The UK Government has promised that every home in the UK will be powered by wind by 2030, as it invests in floating wind turbines.
In last week’s Budget, it was revealed that the UK Government was investing in new infrastructure at ports throughout the UK to enable the roll-out of the next generation of offshore wind farms. Now the Government is spending another £20 million to unlock the full potential of floating offshore wind technology.
Back in 2019, the International Energy Agency noted that floating turbines could provide enough electricity to power Europe, the US and Japan. This is because floating wind farms can be placed further out to sea where winds are stronger, as they don’t need to rely on shallow sea beds. Now, the UK Government is pinning its hopes on powering the UK using the technology.
The UK has piloted the floating wind farm concept, with the 30 MW Hywind Scotland pilot park beginning operation back in 2017 as the world’s first floating wind farm. At the time the Hywind Scotland wind farm proved that you could build a floating wind farm at scale, which the UK Government is clearly eager to endorse.
The new £20 million worth of funding is designed to target the development of new technologies that will support floating wind farms. The Government says that these technologies could include advancing vital components such as dynamic high voltage cable systems, moorings for challenging seabed conditions and foundations.

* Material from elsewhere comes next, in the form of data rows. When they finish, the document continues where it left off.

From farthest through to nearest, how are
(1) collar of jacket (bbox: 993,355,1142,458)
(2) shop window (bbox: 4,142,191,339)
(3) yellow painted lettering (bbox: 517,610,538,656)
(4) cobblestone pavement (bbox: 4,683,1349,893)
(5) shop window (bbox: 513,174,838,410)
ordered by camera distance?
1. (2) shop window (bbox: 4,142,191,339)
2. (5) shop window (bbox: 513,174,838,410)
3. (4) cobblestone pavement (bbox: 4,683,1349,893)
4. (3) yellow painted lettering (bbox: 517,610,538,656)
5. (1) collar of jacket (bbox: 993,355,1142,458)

What happens when the wind stops blowing?
It’s all well and good, promising that homes in the UK will be fully powered by wind energy by 2030, but what happens when the winds stop blowing? Well, that’s where the second part of the Government’s new commitment comes in – investing in energy storage.
New funding worth £68 million will further the development of energy storage technologies to support a future renewable energy system. These new innovations will accelerate the commercialisation of a first-of-a-kind storage that can hold energy from wind turbines and solar panels, as well as heat, over long periods of time, including months and years, until it is needed by consumers.
Anne-Marie Trevelyan, Energy Minister, commented, “The UK’s energy innovators have been vital to us becoming a world-leader in clean green technology, helping us to go further and faster as we tackle climate change.
“This funding will allow us to develop new ways of unlocking the potential for green energy as we continue making big strides towards our goal of eradicating our contribution to climate change by 2050.”